** START Information shown **

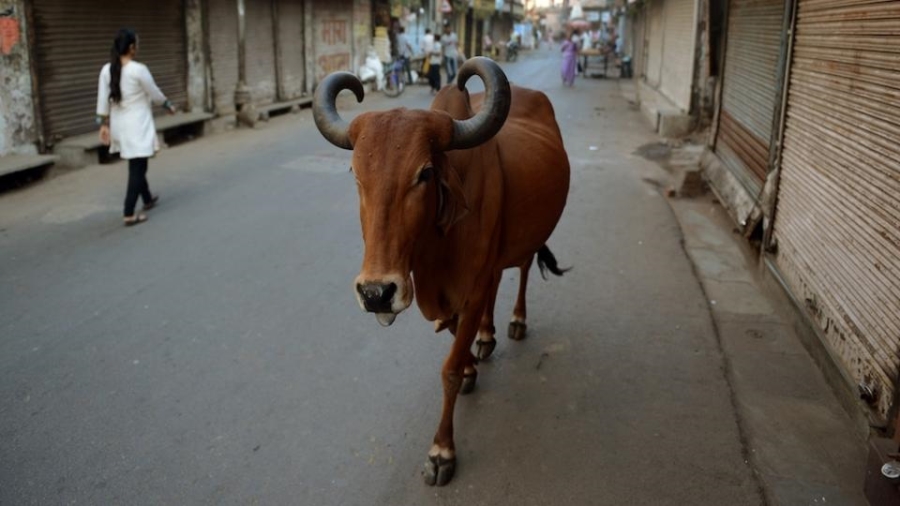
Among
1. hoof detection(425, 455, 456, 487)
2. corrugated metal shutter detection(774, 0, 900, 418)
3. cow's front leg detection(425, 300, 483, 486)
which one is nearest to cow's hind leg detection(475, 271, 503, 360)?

** END Information shown **

- Problem details
Reproduce these lines word for word, leaving out the picture.

- Exercise solution
Among
1. hoof detection(425, 455, 456, 487)
2. corrugated metal shutter detection(774, 0, 900, 418)
3. cow's front leg detection(425, 300, 483, 486)
which one is nearest to cow's hind leg detection(475, 271, 503, 360)?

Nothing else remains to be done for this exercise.